[Stored data entries]
=-=-=

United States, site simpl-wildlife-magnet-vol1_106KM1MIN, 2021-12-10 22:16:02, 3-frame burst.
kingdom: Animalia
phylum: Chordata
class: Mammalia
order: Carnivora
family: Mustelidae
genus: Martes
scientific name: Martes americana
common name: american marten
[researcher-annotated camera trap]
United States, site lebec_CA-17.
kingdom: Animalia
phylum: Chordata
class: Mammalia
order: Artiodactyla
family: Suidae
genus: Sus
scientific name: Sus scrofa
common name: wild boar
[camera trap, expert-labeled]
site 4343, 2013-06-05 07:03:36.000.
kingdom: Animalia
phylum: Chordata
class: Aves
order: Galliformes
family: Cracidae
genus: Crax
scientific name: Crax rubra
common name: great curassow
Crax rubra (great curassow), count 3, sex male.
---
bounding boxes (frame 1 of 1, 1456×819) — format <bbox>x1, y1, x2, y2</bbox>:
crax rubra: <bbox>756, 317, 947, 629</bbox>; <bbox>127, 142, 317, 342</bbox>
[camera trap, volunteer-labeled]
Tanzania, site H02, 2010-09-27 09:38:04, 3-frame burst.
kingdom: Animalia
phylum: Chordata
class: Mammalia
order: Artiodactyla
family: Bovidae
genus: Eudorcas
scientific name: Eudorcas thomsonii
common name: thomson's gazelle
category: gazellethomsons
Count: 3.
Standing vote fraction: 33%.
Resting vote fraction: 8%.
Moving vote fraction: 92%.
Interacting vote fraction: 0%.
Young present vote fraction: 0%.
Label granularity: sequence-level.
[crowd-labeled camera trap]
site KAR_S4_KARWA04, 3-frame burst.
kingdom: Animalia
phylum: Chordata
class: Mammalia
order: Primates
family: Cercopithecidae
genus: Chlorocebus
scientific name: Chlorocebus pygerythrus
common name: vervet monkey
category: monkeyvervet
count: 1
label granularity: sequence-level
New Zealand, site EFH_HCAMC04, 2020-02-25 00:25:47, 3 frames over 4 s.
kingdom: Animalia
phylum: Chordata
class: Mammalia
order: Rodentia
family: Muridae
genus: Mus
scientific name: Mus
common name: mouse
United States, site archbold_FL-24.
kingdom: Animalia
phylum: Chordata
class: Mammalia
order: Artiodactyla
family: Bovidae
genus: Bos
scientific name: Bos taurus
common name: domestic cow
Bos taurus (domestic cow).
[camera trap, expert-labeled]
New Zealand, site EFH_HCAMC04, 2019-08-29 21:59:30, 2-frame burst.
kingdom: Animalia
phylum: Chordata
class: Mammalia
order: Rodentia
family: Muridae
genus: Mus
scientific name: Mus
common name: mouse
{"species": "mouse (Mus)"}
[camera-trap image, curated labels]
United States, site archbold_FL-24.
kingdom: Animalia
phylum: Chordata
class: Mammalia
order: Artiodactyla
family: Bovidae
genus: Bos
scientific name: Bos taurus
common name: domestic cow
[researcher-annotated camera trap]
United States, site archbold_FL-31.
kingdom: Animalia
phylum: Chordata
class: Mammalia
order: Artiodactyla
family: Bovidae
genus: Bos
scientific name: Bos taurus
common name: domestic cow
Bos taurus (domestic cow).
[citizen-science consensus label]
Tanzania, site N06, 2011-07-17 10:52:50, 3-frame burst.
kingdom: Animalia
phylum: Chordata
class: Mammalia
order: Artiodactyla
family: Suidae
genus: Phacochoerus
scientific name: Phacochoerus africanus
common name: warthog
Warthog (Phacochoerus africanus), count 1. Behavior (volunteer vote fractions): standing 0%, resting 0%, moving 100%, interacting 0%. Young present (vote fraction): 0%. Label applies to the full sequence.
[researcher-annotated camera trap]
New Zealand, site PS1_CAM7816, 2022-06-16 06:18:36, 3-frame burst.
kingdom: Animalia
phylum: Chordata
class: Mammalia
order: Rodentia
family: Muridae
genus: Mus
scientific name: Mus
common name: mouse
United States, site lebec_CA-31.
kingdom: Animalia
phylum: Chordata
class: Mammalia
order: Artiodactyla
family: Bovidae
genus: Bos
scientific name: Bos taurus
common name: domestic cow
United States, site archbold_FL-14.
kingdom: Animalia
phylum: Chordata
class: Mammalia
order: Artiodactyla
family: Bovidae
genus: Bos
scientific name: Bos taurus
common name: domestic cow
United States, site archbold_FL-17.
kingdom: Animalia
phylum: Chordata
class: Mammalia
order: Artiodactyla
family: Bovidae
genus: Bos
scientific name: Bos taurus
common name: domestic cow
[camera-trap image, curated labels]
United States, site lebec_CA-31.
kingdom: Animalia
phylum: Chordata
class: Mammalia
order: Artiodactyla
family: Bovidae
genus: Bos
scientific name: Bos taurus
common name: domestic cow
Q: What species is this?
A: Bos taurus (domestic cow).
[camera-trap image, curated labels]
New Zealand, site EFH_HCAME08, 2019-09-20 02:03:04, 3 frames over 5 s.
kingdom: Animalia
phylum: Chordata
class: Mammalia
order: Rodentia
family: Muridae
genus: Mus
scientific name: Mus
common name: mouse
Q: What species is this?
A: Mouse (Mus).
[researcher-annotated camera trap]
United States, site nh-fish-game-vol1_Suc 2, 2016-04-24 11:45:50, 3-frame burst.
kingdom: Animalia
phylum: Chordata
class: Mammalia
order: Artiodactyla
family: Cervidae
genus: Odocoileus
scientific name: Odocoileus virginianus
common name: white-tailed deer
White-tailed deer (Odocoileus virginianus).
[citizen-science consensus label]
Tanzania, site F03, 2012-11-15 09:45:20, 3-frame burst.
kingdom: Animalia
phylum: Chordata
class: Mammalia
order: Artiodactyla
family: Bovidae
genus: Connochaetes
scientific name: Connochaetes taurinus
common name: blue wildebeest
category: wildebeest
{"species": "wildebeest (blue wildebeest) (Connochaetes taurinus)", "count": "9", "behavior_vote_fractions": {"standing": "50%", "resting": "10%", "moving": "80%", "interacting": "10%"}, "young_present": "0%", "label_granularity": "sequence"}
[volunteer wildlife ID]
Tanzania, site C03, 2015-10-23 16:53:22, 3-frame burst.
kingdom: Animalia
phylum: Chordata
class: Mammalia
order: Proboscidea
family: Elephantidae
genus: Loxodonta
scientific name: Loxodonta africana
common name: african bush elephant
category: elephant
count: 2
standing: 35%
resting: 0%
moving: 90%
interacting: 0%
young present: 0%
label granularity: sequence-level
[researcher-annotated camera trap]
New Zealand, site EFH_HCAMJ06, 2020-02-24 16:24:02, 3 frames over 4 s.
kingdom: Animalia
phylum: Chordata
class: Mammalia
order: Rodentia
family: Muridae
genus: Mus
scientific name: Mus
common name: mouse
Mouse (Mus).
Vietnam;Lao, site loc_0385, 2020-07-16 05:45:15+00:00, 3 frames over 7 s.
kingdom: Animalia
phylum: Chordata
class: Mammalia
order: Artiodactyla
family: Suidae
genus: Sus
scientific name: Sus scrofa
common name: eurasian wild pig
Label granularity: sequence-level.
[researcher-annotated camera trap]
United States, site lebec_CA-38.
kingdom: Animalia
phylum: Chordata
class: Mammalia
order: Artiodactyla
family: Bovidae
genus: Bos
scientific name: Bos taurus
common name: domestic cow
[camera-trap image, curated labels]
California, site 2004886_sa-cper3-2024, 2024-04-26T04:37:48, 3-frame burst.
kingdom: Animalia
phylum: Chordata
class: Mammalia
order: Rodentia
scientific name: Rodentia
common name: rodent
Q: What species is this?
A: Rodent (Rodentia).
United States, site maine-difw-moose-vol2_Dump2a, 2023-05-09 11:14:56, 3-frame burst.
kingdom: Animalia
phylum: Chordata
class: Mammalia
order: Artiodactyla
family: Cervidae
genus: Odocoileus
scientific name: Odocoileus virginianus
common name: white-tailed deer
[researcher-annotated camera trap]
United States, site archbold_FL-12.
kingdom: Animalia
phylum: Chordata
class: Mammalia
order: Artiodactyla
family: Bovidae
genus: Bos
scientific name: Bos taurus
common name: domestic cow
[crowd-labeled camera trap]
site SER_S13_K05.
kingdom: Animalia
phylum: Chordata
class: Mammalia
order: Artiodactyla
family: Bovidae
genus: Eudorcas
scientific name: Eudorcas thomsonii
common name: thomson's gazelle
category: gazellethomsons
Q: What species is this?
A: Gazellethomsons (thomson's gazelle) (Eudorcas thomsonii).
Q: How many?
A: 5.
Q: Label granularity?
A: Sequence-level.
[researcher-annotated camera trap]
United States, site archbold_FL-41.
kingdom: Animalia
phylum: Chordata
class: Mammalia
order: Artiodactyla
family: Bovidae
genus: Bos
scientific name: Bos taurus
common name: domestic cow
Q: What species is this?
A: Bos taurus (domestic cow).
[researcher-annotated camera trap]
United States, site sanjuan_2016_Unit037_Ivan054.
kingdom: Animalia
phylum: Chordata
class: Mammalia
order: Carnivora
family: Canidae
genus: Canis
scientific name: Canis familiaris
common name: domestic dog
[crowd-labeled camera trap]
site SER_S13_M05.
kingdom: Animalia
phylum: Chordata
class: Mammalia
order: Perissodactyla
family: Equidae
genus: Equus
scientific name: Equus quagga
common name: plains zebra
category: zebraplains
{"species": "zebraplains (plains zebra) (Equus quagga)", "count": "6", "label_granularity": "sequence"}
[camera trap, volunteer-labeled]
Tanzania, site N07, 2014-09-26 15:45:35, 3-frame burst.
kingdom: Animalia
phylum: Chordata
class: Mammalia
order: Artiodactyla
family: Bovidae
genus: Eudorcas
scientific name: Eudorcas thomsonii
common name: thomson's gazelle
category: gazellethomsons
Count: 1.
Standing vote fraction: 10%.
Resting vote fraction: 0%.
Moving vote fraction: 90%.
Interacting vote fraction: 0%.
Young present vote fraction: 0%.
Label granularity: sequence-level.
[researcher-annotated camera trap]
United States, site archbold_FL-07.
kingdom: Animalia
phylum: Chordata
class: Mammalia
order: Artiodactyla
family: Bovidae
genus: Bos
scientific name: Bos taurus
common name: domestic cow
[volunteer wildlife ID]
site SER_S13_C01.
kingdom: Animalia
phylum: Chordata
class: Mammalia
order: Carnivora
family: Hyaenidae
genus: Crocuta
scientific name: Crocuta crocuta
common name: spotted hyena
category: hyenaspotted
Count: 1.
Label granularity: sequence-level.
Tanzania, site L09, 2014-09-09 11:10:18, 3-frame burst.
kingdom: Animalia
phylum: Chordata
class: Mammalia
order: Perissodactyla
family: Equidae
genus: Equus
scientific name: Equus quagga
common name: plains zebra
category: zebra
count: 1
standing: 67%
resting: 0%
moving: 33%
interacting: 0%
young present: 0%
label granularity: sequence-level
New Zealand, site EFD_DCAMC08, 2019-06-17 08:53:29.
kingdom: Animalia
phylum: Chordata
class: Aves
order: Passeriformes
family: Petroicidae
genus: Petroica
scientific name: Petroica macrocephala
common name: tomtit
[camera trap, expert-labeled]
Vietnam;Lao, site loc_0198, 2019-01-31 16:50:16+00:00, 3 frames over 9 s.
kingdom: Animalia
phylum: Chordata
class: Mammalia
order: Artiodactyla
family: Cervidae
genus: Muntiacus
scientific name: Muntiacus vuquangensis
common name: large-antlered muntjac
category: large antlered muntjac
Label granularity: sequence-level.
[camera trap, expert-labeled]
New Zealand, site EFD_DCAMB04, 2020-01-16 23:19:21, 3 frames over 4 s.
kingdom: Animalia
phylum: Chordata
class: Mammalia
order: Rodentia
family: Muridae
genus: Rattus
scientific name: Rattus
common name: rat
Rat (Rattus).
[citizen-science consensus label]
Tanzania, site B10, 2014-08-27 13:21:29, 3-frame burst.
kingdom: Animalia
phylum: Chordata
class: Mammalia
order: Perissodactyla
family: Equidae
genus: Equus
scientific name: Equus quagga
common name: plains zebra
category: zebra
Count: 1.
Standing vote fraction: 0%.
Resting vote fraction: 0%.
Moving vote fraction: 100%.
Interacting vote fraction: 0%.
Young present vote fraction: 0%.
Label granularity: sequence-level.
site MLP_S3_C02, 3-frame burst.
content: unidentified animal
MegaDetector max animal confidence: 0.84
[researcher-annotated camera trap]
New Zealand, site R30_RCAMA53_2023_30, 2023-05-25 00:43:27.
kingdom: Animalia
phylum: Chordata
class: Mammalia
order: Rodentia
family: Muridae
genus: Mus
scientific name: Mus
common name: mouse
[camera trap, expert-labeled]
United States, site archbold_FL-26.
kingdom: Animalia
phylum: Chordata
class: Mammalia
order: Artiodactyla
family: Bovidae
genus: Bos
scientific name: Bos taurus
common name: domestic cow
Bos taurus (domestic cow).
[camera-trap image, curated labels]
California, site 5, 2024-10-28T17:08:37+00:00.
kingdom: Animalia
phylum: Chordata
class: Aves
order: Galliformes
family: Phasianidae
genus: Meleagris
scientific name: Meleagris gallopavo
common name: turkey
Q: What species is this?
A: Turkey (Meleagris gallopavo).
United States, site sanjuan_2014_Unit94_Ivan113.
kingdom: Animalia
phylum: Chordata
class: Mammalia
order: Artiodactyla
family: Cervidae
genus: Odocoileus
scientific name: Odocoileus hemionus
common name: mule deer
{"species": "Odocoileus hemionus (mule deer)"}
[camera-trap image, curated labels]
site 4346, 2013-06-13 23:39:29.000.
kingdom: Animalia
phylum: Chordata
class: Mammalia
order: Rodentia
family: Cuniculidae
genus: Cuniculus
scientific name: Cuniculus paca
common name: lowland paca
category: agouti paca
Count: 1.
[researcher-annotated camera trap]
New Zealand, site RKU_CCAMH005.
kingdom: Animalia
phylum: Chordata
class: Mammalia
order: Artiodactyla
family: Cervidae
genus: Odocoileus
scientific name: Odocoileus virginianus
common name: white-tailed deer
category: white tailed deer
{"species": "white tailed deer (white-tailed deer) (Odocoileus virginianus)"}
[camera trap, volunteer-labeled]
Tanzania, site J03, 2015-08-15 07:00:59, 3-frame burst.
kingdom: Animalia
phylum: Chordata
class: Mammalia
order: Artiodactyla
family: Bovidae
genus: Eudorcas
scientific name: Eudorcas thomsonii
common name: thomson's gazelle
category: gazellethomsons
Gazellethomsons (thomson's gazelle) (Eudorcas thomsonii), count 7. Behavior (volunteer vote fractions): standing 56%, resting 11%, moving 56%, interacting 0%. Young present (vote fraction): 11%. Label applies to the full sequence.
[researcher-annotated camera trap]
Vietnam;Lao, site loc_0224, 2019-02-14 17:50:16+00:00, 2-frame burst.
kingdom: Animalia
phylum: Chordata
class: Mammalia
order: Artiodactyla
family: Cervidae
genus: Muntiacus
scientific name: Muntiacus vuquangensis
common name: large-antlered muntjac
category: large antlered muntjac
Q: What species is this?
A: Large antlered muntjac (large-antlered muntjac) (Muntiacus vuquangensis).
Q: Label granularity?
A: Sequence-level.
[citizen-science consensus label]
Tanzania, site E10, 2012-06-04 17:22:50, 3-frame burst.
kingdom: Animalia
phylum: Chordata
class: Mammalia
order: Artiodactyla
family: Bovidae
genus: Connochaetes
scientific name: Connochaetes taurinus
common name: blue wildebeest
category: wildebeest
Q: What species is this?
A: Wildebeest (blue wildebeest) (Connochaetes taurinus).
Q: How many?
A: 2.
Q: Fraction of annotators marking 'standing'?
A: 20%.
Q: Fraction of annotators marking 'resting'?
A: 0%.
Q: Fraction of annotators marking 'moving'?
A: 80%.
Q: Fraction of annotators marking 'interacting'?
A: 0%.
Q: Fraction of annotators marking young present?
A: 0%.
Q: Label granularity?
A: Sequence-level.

=-=-=

- _YOUR INSTRUCTIONS_
Look over the entries above. Copy every line that contains the word "annotators".

- _EXERCISE RESULT_
Q: Fraction of annotators marking 'standing'?
Q: Fraction of annotators marking 'resting'?
Q: Fraction of annotators marking 'moving'?
Q: Fraction of annotators marking 'interacting'?
Q: Fraction of annotators marking young present?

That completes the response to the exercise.